Begin Listed records

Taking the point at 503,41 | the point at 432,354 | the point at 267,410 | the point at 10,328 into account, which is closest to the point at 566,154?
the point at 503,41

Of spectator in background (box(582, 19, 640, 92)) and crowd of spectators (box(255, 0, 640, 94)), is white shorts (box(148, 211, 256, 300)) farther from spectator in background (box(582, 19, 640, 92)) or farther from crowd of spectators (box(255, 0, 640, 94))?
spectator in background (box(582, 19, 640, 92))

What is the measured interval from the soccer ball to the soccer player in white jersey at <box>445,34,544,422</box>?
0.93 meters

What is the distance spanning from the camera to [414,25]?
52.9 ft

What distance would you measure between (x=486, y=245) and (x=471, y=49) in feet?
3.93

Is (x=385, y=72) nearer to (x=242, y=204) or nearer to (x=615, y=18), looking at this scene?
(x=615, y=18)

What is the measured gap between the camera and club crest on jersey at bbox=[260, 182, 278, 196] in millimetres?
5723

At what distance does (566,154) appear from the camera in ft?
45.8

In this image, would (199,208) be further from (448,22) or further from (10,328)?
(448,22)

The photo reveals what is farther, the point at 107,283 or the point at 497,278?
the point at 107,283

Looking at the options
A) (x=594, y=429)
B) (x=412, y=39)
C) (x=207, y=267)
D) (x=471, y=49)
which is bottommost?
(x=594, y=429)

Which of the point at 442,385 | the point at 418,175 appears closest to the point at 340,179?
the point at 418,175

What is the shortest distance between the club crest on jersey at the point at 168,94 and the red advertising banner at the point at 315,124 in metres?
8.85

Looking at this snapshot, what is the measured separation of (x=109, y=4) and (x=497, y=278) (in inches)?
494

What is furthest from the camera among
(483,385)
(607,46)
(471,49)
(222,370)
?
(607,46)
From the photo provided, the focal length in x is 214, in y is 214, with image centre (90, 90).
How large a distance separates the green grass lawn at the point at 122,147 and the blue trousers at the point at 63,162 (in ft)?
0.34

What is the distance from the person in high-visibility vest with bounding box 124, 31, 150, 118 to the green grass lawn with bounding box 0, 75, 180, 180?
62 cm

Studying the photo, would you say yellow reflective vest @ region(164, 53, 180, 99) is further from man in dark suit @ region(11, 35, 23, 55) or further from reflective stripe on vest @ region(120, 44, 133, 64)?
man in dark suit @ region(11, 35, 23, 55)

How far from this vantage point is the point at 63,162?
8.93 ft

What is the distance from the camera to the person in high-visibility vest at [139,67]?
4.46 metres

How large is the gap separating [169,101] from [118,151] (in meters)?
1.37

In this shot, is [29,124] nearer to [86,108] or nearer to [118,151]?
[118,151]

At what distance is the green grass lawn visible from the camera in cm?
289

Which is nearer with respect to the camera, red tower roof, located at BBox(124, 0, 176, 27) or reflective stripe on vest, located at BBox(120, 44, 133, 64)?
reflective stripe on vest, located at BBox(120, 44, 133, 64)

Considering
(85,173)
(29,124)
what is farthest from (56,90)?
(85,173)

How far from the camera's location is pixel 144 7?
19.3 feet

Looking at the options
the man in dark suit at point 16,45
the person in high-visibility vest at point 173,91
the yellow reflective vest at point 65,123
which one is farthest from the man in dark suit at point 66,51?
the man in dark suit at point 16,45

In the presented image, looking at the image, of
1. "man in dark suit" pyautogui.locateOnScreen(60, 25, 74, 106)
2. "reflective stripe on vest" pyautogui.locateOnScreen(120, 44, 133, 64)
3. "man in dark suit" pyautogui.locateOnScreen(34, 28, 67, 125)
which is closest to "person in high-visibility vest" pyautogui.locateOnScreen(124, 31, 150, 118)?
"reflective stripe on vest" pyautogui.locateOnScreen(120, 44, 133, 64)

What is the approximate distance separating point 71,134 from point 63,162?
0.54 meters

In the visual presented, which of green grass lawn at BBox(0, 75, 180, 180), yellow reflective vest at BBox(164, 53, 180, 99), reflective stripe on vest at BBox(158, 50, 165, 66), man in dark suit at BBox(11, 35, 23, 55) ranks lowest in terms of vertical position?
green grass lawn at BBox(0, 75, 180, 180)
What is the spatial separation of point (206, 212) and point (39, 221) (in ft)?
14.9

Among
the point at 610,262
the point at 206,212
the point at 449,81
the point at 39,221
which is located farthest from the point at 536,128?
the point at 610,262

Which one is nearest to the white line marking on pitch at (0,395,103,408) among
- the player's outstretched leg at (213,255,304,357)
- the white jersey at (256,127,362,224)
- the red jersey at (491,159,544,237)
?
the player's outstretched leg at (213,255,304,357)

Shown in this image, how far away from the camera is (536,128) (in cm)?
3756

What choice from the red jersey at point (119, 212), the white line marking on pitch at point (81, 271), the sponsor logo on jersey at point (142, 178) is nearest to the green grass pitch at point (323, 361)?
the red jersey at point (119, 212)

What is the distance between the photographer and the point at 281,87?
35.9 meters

End Listed records

**Goal of the exercise**
Rewrite all of the records above, replacing "camera" with "viewpoint" everywhere and leaving everything else the same.

**Solution**
Taking the point at 503,41 | the point at 432,354 | the point at 267,410 | the point at 10,328 into account, which is closest to the point at 566,154?
the point at 503,41

Of spectator in background (box(582, 19, 640, 92)) and crowd of spectators (box(255, 0, 640, 94)), is white shorts (box(148, 211, 256, 300)) farther from spectator in background (box(582, 19, 640, 92)) or farther from crowd of spectators (box(255, 0, 640, 94))?
spectator in background (box(582, 19, 640, 92))

What is the measured interval from the soccer ball to the soccer player in white jersey at <box>445,34,544,422</box>?
0.93 meters

What is the distance spanning from the viewpoint to [414,25]?
52.9 ft

What distance would you measure between (x=486, y=245) and (x=471, y=49) in feet?
3.93

Is (x=385, y=72) nearer to (x=242, y=204) or nearer to (x=615, y=18), looking at this scene?
(x=615, y=18)

What is the measured gap between the viewpoint and club crest on jersey at bbox=[260, 182, 278, 196] in millimetres?
5723

At what distance does (566,154) appear from the viewpoint in ft?
45.8

In this image, would (199,208) be further from (448,22) or further from (10,328)?
(448,22)

The photo reveals what is farther, the point at 107,283 or the point at 497,278?
the point at 107,283

Looking at the options
A) (x=594, y=429)
B) (x=412, y=39)
C) (x=207, y=267)
D) (x=471, y=49)
which is bottommost?
(x=594, y=429)

Which of the point at 442,385 | the point at 418,175 appears closest to the point at 340,179?
the point at 418,175

What is the shortest distance between the club crest on jersey at the point at 168,94 and the red advertising banner at the point at 315,124 in metres?
8.85

Looking at this snapshot, what is the measured separation of (x=109, y=4) and (x=497, y=278) (in inches)?
494

What is furthest from the viewpoint among
(483,385)
(607,46)
(471,49)
(222,370)
?
(607,46)
From the photo provided, the focal length in x is 214, in y is 214, with image centre (90, 90).
How large a distance separates the green grass lawn at the point at 122,147 and the blue trousers at the point at 63,162 (in ft)?
0.34

What is the distance from the person in high-visibility vest with bounding box 124, 31, 150, 118 to the green grass lawn with bounding box 0, 75, 180, 180?
62 cm

Studying the photo, would you say yellow reflective vest @ region(164, 53, 180, 99) is further from man in dark suit @ region(11, 35, 23, 55) or further from reflective stripe on vest @ region(120, 44, 133, 64)?
man in dark suit @ region(11, 35, 23, 55)

How far from this vantage point is the point at 63,162?
8.93 ft

What is the distance from the viewpoint to the person in high-visibility vest at [139,67]?
4.46 metres

How large is the gap separating [169,101] from [118,151] (in meters)?
1.37

In this shot, is [29,124] nearer to [86,108] or nearer to [118,151]?
[118,151]

At what distance is the green grass lawn visible from the viewpoint in cm?
289

Which is nearer with respect to the viewpoint, red tower roof, located at BBox(124, 0, 176, 27) or reflective stripe on vest, located at BBox(120, 44, 133, 64)?
reflective stripe on vest, located at BBox(120, 44, 133, 64)

Considering
(85,173)
(29,124)
what is farthest from (56,90)?
(85,173)

How far from the viewpoint's location is pixel 144 7?
19.3 feet

Looking at the options
the man in dark suit at point 16,45
the person in high-visibility vest at point 173,91
the yellow reflective vest at point 65,123
which one is farthest from the man in dark suit at point 66,51?
the man in dark suit at point 16,45

In the presented image, looking at the image, of
1. "man in dark suit" pyautogui.locateOnScreen(60, 25, 74, 106)
2. "reflective stripe on vest" pyautogui.locateOnScreen(120, 44, 133, 64)
3. "man in dark suit" pyautogui.locateOnScreen(34, 28, 67, 125)
which is closest to "person in high-visibility vest" pyautogui.locateOnScreen(124, 31, 150, 118)?
"reflective stripe on vest" pyautogui.locateOnScreen(120, 44, 133, 64)

What is the approximate distance separating point 71,134 from point 63,162?
0.54 meters

In the visual presented, which of green grass lawn at BBox(0, 75, 180, 180), yellow reflective vest at BBox(164, 53, 180, 99), reflective stripe on vest at BBox(158, 50, 165, 66), man in dark suit at BBox(11, 35, 23, 55) ranks lowest in terms of vertical position?
green grass lawn at BBox(0, 75, 180, 180)
What is the spatial separation of point (206, 212) and point (39, 221) (in ft)?
14.9

Among
the point at 610,262
the point at 206,212
the point at 449,81
the point at 39,221
which is located farthest from the point at 536,128?
the point at 610,262

Which one is nearest to the white line marking on pitch at (0,395,103,408) among
- the player's outstretched leg at (213,255,304,357)
- the white jersey at (256,127,362,224)
- the red jersey at (491,159,544,237)
?
the player's outstretched leg at (213,255,304,357)

Shown in this image, how far away from the viewpoint is (536,128) (in cm)?
3756

What choice from the red jersey at point (119, 212), the white line marking on pitch at point (81, 271), the sponsor logo on jersey at point (142, 178) is nearest to the green grass pitch at point (323, 361)?
the red jersey at point (119, 212)

What is the distance between the photographer and the point at 281,87?
35.9 meters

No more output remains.